• ARTICLE:
※

We are coming from making jellabas together. I see a camel head hanging from a post and almost step on a man´s chicken. Fatima pulls me to the right just in time. A man leans over his cart stirring a large vat of popping popcorn. I am warped back in time to a street around the corner from Xin Xin Jia Yuan in Xian where I bought near-daily bags of sweatened popcorn from my hunched over chinese popcorn seller three years ago. I am pulled out of nostalgia by the melody of Winds of Change, a song that I learned four years ago at Seeds of Peace, blasting from a little hanut. I have never, ever, heard that song anywhere else and have been futily searching for a copy of it for four years. Memories...

※

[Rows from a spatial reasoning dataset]

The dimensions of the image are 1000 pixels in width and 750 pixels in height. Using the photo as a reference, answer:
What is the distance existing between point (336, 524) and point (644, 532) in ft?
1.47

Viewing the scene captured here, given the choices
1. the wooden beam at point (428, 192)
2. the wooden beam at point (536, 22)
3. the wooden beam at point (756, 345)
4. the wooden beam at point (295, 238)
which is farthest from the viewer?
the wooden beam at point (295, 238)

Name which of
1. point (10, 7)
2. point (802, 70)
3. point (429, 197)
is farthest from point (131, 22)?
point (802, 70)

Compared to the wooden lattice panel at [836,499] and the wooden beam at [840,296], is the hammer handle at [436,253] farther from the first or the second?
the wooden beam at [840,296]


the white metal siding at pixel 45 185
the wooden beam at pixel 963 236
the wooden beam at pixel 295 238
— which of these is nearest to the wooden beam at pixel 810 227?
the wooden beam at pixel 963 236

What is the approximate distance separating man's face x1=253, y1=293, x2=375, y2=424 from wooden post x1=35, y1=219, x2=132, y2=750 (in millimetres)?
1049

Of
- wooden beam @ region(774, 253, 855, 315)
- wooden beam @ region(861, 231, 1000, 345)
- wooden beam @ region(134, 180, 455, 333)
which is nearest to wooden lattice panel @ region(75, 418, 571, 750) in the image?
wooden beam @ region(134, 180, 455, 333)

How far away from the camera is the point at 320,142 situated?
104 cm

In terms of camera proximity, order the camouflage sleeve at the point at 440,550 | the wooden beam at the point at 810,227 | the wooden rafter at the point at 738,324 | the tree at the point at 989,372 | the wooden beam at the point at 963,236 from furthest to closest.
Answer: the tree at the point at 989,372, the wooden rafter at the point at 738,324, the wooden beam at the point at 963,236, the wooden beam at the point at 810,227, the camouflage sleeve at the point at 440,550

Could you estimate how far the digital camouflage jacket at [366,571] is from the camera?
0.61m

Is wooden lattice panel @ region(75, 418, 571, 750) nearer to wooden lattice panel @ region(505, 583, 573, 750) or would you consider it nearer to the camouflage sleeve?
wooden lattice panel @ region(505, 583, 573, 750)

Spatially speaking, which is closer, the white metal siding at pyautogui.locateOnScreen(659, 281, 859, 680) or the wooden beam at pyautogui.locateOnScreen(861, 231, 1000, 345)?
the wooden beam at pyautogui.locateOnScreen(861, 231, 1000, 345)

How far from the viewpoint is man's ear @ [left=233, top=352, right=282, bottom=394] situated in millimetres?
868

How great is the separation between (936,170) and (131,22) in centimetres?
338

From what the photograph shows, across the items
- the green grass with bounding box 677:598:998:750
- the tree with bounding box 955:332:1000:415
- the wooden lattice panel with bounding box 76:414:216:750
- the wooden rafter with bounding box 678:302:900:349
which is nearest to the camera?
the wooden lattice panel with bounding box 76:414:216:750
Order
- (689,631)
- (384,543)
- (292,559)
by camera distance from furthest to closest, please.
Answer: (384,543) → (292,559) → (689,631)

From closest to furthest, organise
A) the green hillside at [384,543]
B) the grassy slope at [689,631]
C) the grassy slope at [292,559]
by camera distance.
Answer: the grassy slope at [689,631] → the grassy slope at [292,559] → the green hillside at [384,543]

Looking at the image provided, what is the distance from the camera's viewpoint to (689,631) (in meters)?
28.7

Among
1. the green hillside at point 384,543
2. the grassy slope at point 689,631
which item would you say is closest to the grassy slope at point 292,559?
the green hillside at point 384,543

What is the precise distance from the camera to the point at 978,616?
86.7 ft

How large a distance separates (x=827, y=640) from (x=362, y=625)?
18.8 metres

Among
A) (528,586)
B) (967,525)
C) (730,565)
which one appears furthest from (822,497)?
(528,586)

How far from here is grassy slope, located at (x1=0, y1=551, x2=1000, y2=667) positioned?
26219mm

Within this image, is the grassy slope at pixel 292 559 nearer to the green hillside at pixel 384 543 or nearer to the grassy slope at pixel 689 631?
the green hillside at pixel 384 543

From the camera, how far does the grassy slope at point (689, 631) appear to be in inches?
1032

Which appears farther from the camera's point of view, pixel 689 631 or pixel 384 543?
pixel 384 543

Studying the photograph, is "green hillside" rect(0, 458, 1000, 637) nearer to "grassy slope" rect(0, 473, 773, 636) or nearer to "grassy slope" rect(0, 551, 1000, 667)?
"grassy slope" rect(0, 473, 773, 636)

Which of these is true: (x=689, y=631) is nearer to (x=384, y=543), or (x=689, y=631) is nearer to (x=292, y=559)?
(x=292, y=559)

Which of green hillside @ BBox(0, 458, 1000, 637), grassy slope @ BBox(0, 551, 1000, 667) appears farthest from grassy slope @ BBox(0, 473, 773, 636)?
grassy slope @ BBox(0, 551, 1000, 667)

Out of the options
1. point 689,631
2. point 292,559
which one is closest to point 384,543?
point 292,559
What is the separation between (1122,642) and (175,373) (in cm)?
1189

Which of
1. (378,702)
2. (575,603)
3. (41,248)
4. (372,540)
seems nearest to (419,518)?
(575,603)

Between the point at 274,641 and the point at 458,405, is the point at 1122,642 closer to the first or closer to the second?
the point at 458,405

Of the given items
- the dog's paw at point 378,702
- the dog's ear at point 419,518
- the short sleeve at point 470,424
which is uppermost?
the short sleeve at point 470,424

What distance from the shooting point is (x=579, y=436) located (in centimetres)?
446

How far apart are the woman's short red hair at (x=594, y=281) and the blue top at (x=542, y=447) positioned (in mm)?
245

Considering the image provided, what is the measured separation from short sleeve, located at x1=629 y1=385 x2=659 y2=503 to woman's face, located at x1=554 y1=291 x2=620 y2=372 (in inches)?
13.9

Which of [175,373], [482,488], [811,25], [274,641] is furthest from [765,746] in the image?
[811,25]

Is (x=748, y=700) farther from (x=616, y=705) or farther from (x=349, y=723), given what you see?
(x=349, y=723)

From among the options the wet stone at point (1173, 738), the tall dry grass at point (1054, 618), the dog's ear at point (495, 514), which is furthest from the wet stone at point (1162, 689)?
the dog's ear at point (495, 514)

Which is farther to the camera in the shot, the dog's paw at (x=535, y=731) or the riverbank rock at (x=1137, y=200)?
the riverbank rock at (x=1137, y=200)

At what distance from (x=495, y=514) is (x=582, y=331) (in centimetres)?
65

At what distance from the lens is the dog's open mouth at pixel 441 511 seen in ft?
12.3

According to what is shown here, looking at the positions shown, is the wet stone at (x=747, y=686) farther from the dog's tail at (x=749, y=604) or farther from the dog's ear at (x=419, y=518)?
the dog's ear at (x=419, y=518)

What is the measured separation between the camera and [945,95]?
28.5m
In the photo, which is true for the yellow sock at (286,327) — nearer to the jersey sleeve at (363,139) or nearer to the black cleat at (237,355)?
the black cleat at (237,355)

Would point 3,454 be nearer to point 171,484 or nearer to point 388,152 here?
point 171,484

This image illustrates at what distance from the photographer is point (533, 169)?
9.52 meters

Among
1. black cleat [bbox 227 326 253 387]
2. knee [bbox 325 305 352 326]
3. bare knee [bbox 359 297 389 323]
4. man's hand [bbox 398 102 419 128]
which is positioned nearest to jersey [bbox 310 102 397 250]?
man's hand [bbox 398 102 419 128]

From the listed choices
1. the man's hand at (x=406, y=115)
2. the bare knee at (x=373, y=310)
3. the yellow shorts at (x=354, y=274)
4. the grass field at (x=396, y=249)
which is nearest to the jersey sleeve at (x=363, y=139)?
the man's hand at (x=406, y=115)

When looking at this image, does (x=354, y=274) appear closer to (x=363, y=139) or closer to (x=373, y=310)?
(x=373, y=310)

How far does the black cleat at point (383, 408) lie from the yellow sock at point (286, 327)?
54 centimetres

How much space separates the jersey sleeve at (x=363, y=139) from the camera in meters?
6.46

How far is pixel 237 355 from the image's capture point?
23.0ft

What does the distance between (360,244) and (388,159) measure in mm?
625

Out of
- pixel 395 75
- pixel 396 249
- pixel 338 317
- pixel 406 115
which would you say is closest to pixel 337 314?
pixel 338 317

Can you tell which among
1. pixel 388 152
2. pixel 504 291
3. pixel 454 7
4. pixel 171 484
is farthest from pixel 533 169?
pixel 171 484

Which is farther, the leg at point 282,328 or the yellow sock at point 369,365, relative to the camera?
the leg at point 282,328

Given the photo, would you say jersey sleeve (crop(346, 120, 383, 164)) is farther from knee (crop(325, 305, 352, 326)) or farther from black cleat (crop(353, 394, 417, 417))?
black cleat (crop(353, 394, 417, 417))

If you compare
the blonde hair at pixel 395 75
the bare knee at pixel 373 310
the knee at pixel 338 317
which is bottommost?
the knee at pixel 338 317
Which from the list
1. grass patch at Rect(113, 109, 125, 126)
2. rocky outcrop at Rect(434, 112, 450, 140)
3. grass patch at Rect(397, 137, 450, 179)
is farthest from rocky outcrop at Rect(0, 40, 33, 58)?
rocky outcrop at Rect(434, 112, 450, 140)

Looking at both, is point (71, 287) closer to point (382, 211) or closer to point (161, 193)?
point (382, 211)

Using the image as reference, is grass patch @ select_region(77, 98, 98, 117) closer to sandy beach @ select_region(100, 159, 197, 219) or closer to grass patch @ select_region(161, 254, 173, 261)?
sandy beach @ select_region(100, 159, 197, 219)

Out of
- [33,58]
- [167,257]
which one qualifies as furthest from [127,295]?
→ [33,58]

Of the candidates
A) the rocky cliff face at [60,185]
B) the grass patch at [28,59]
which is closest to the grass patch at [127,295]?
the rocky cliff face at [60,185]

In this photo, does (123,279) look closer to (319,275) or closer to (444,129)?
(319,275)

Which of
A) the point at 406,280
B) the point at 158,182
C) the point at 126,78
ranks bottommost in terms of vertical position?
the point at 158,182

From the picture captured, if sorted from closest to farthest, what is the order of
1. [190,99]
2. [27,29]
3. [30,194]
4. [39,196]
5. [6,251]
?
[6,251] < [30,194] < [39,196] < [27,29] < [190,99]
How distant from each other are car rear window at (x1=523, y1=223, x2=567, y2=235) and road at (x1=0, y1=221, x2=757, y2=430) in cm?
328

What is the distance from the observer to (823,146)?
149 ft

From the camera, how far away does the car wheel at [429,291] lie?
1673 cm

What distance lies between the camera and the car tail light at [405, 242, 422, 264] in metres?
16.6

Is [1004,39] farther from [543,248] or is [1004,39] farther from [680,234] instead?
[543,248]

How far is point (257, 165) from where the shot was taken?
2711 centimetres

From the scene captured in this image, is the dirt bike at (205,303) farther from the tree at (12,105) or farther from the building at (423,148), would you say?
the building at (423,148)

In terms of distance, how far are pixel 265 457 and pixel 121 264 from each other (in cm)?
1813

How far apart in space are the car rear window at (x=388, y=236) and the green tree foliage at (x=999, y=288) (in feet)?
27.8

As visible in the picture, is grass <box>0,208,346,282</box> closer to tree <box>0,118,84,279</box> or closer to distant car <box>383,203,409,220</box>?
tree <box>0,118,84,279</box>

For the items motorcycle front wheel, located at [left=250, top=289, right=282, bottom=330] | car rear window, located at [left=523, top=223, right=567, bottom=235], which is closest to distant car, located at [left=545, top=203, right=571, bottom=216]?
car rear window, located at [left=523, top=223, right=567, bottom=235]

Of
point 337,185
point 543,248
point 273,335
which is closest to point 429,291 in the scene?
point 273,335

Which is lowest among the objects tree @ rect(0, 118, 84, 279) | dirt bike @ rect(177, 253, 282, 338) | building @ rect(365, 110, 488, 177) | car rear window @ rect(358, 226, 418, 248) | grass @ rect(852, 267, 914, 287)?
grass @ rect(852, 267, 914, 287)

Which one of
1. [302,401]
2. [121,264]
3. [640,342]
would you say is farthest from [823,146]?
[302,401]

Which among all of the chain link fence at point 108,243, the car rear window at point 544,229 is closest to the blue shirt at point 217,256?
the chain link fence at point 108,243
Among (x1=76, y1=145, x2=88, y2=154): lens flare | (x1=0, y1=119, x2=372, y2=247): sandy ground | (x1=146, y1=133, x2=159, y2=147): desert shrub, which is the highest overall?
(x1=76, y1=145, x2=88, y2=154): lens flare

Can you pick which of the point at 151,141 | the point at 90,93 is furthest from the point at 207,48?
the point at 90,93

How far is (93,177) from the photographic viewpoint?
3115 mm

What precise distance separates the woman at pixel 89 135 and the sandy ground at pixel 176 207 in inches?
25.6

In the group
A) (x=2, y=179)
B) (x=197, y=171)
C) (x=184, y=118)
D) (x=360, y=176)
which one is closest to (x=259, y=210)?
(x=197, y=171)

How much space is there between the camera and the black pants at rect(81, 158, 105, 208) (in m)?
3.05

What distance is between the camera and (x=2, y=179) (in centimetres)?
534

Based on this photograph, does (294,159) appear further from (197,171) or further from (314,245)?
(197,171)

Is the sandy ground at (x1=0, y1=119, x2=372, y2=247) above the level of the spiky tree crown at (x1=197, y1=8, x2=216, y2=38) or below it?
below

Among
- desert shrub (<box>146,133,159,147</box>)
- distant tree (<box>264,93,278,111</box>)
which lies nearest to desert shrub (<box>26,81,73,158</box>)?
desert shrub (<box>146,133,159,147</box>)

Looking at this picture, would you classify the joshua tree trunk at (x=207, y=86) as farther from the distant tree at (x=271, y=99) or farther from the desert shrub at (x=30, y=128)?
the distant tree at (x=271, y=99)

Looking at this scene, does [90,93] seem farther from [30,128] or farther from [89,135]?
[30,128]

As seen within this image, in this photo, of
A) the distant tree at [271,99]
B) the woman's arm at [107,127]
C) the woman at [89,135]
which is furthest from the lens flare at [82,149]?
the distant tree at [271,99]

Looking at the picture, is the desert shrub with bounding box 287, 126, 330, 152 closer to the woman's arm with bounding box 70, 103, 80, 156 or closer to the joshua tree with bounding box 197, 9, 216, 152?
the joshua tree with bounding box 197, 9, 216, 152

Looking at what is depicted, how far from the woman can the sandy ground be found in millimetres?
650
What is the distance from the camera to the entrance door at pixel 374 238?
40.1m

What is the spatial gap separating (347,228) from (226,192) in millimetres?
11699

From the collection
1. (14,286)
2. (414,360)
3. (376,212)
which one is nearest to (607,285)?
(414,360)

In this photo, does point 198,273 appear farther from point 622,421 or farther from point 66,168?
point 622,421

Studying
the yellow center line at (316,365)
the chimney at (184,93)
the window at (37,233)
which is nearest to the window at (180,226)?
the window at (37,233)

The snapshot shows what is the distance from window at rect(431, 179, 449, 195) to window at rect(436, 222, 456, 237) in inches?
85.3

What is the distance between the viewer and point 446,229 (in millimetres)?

※

• AIM: From the street market passage, reproduce the stretch starting at "We are coming" and ending at "four years. Memories...".

• EXERCISE RESPONSE:
We are coming from making jellabas together. I see a camel head hanging from a post and almost step on a man´s chicken. Fatima pulls me to the right just in time. A man leans over his cart stirring a large vat of popping popcorn. I am warped back in time to a street around the corner from Xin Xin Jia Yuan in Xian where I bought near-daily bags of sweatened popcorn from my hunched over chinese popcorn seller three years ago. I am pulled out of nostalgia by the melody of Winds of Change, a song that I learned four years ago at Seeds of Peace, blasting from a little hanut. I have never, ever, heard that song anywhere else and have been futily searching for a copy of it for four years. Memories...